Spotkanie odbędzie się w niedzielę (17 maja ) o godzinie 14:00 przed kopalnią „Murcki-Staszic” w Katowicach.
- Dwie najbardziej hejtowane obecnie grupy zawodowe, medycy i górnicy, staną razem. W geście solidarności pokażą, że można coś zrobić wspólnego - zapowiadają organizatorzy akcji.
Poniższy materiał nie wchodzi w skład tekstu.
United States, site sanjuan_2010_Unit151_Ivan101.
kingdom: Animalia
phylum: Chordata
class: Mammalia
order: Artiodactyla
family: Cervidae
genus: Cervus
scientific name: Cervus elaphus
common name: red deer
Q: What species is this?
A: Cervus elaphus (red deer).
- Nasi górnicy wspomagają medyków, dostarczając im np. maseczki, ozonatory i żywność. Wcześniej wielokrotnie wspierali protesty pielęgniarek czy ratowników medycznych – mówi Patryk Kosela, rzecznik WZZ ”Sierpień 80”. - Dziś znów się solidaryzujemy i wspieramy. Przeciwko hejtowi. Chcemy robić dobre rzeczy, bo wierzymy, że dobro wraca – dodaje Kosela. Jak dodaje, w niedzielę przedstawiony zostanie apel do rządu o natychmiastową zmianę prawa tak, aby górnicy mogli masowo oddawać swoje osocze.
Inicjatorką współdziałania górników i medyków jest Iwona Sołtys, rzeczniczka prasowa Centralnego Szpitala MSWiA w Warszawie, która w porozumieniu Zarządem CSK MSWiA rozpoczęła rozmowy z „Sierpniem 80’’. - Zwróciłam się do „Sierpnia 80” z pomysłem, abyśmy sprzeciwili się hejtowi, który wylewa się na nasze grupy zawodowe. Pomysł koledzy podchwycili i dziś to nie tylko rzucone hasło „Nie hejtuję, szanuję, bo ratuję”, ale i konkretne działania. To osocze górników, którzy wyzdrowieli z koronawirusa i dziś mogą pomóc swoim osoczem innym, którzy ciężko przechodzą chorobę – mówi Iwona Sołtys.
"Śląsk i Warszawa, górnicy i medycy w jednym szeregu? Zamiast palonej opony zapał do czynienia dobra. Trzeba to zobaczyć" - zachęcają organizatorzy akcji.